The most impressive part of Girona for me is the River Onyar itself, with buildings in various colours pratically hanging off the edge. There are numerous bridges crossing over into the densely packed houses, many of which tunnel through them to reach an adjacent street. It is a very romantic setting, and one of the most famous would be the Pont de les Peixateries Velles. Weirdly, you cannot walk along the banks of the river, but a number of shops and restaurants may overlook it and give you a unique perspective. The views of the river from pretty much any bridge were one of the highlights of my time there.

Eating out in Girona can be a special experience if you find the right places. Some parts of the Barri Vell offer a variety of places that often cater for tourists. The better spots in my opinion, are further north of the city, and I had dinner in a great Pintxos bar on the river, but the other side of the Barri Vell called Xibarri, and the Plaça de la Independencia has a number of bars and reastaurants that make it a popular area especially at night. There are not many dishes that stand out that are really emblematic exclusively to Girona, but dishes like mar y muntanya, souquet, and escudella de pages are the ones I noticed quite a lot, and They all taste great. given it’s location between the mountains and the sea, dishes that often satisfy any fancy is usually plentiful. If you want something from the mountains, its there. If you want something from the sea, it’s there. If you want both, try the mar y muntanya.

The people in Girona may appear have a traditional take on things, but they celebrate a party just as well as anywhere else in Catalonia, just a little bit later than the rest. Sant Narcis is patron saint of the city and celebrated on the 29th October, which is one of the biggest events of the year, and compared to the other celebrated saints of the other Catalan Capitals, this is held a month later. Other than Semana Santa and Sant Joan, the Temps de Flors flower festival celebrated towards the end of May is a more recent fesitival that has grown in popularity, though it isn’t exclusively a Girones thing.

The people of Girona, like in most of Catalonia, will principally speak Catalan to you should you interact with anybody from there. But many will immediately switch to Spanish if they identify you as not a Catalan speaker. You may find that in the Barri Vell that some establishments may speak English as there are more tourists there. If you happen to know any Catalan it’ll go a long way, especially as Girona is one of the most important cities of the language and it’s accent is considered one of the most stereotypical. They love speaking it, and may love you a lot more if you can too.

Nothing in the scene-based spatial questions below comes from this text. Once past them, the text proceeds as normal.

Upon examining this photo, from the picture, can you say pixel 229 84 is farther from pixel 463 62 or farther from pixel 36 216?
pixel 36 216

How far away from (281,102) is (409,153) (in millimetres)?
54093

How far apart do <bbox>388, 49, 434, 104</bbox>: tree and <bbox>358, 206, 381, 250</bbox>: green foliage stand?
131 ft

Accommodation in Girona is quite abundant in all parts of the city, and it is often cheaper to stay here compared to a seaside town during the summer. Prices for a private single room are usually minimum of 30€ a night. While doubles are around a similar price. There aren’t many backpacker hostels here, but the ones that I saw in the off season cost about 20€ a night. It may be better value for money to get a double room to yourself if you’re travelling solo. Realistically, if you are planning to stay just to enjoy the city, one night may be enough, whereas two nights would definitely be enough. Both of my visits were purely just for the day.

So there you have my brief overview of Girona, a city steeped in history, and with appeal for pretty much any type of visitor. Whether you are staying in the nearby Costa Brava, or Barcelona, or even passing through on a road trip, Girona will not disappoint you. Enjoy!